Data records:

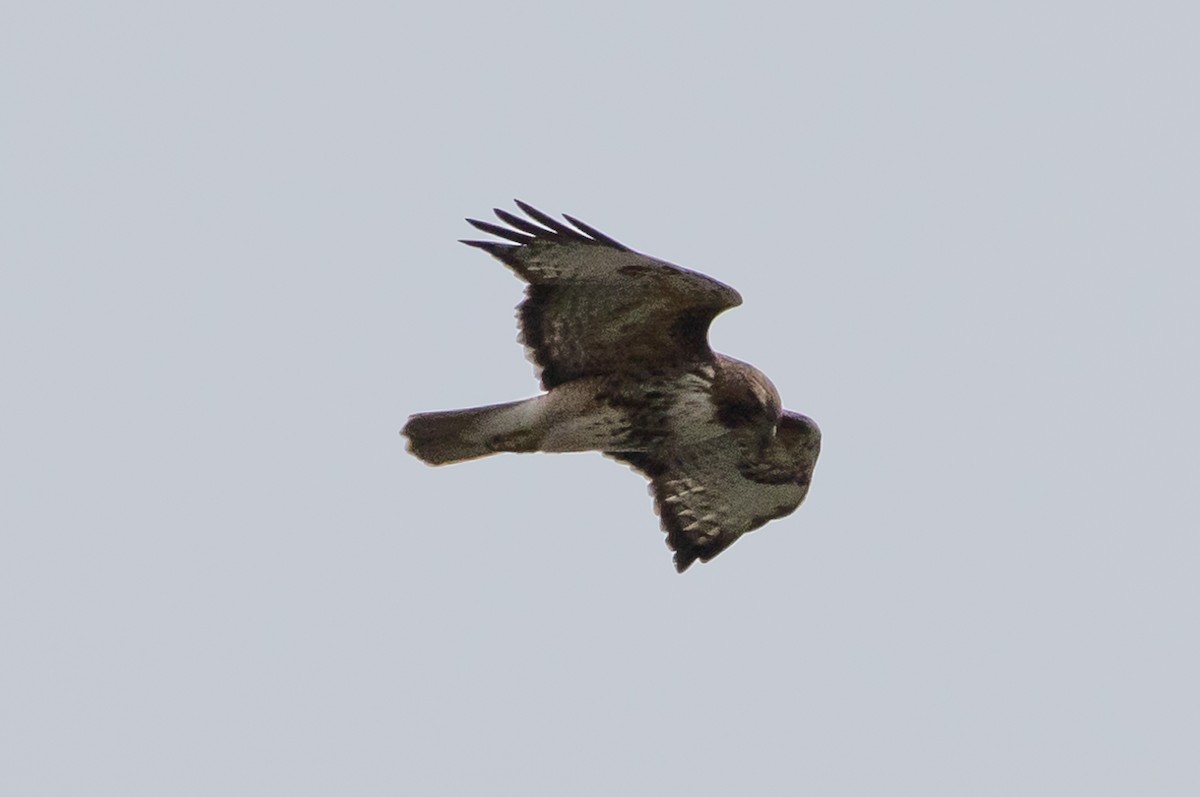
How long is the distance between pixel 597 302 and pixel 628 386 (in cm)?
50

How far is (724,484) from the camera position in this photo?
10773mm

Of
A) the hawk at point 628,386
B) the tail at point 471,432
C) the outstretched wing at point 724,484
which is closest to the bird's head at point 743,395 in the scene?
the hawk at point 628,386

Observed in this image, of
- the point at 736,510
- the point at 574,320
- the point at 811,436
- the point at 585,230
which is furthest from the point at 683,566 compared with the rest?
the point at 585,230

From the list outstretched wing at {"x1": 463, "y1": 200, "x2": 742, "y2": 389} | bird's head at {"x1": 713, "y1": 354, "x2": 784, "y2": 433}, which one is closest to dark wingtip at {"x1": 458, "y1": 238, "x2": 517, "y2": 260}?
outstretched wing at {"x1": 463, "y1": 200, "x2": 742, "y2": 389}

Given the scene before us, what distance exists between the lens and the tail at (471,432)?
1010 centimetres

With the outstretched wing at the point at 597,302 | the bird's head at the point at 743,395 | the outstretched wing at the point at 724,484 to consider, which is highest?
the outstretched wing at the point at 597,302

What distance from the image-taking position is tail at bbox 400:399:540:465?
10102mm

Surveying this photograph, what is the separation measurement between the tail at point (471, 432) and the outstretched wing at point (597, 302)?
24cm

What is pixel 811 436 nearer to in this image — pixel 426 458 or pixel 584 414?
pixel 584 414

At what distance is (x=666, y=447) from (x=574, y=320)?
1.01 metres

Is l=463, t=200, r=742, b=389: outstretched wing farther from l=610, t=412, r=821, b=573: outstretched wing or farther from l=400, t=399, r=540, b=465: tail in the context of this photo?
l=610, t=412, r=821, b=573: outstretched wing


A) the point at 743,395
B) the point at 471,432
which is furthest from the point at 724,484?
the point at 471,432

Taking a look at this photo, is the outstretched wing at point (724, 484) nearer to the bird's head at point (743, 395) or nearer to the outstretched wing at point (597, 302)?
the bird's head at point (743, 395)

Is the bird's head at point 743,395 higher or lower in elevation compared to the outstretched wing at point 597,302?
lower
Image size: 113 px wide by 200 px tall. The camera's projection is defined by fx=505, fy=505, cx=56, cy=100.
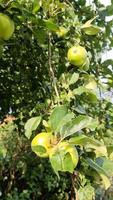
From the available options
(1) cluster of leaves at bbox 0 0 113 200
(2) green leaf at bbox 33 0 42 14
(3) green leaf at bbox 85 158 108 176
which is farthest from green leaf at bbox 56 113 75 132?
(2) green leaf at bbox 33 0 42 14

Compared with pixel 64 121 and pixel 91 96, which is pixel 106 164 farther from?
pixel 91 96

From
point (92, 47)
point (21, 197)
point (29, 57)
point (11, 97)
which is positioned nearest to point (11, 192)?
point (21, 197)

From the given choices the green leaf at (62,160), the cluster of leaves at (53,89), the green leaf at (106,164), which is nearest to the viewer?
the green leaf at (62,160)

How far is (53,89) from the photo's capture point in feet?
4.24

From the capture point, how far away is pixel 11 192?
303 cm

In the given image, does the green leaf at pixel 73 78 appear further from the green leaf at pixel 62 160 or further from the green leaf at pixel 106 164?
the green leaf at pixel 62 160

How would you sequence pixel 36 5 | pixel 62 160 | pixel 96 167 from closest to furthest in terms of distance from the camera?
pixel 62 160 < pixel 96 167 < pixel 36 5

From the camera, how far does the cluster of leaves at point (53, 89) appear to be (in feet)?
3.51

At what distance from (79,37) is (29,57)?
3.02ft

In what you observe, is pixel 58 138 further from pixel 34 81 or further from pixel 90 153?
pixel 34 81

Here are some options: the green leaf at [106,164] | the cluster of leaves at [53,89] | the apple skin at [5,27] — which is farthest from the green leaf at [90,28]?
the green leaf at [106,164]

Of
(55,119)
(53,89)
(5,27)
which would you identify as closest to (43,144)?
(55,119)

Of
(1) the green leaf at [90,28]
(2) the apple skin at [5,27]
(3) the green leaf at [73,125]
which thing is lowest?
(3) the green leaf at [73,125]

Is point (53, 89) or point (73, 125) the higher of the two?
point (53, 89)
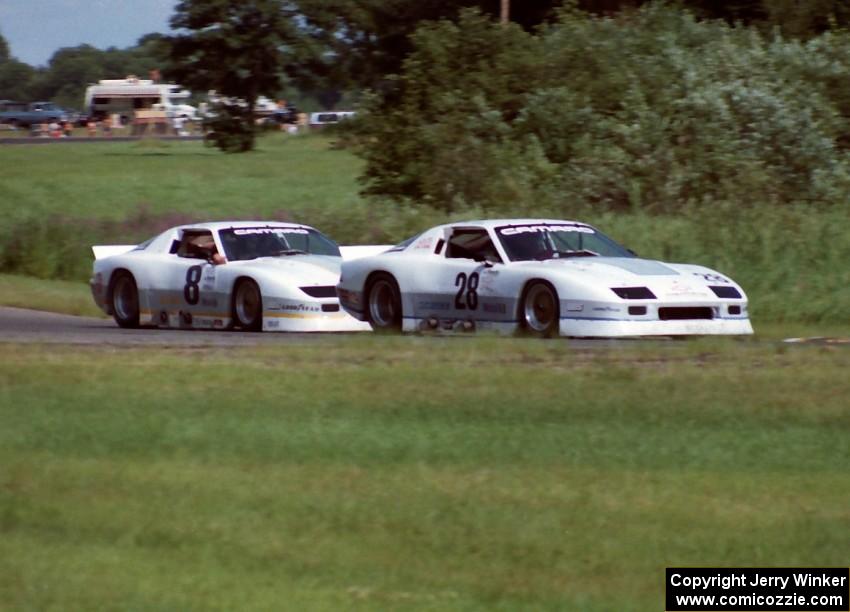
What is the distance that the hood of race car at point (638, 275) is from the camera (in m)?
14.4

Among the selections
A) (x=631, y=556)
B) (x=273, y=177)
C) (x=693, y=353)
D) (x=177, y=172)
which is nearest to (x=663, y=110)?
(x=693, y=353)

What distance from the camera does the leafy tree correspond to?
74.4 meters

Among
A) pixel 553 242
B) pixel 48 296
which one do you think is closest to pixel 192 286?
pixel 553 242

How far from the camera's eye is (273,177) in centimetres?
5459

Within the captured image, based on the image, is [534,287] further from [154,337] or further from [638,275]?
[154,337]

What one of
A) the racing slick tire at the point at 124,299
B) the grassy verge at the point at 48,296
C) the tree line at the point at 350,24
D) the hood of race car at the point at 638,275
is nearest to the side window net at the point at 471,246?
the hood of race car at the point at 638,275

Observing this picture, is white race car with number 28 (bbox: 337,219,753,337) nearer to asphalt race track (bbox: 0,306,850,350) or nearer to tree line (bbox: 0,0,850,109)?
asphalt race track (bbox: 0,306,850,350)

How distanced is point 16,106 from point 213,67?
42472mm

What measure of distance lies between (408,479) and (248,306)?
31.3 ft

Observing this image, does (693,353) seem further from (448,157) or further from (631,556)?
(448,157)

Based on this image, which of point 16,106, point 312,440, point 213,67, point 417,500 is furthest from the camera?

**What is asked**
Copy the records from the line with "What measure of" through the end of the records, requests included. In the answers only, multiply every number (distances and coordinates alike) by 1.25 and round it to the same number of decimal places it had, rounding halves up.

**Result of this exercise**
What measure of distance lies between (408,479) and (248,306)?
39.1 ft

Observing this image, does (693,353) seem further from (448,157) or further from (631,556)?
(560,196)

Based on this image, which of point 16,106, point 312,440, point 213,67, point 417,500 is furthest from the camera?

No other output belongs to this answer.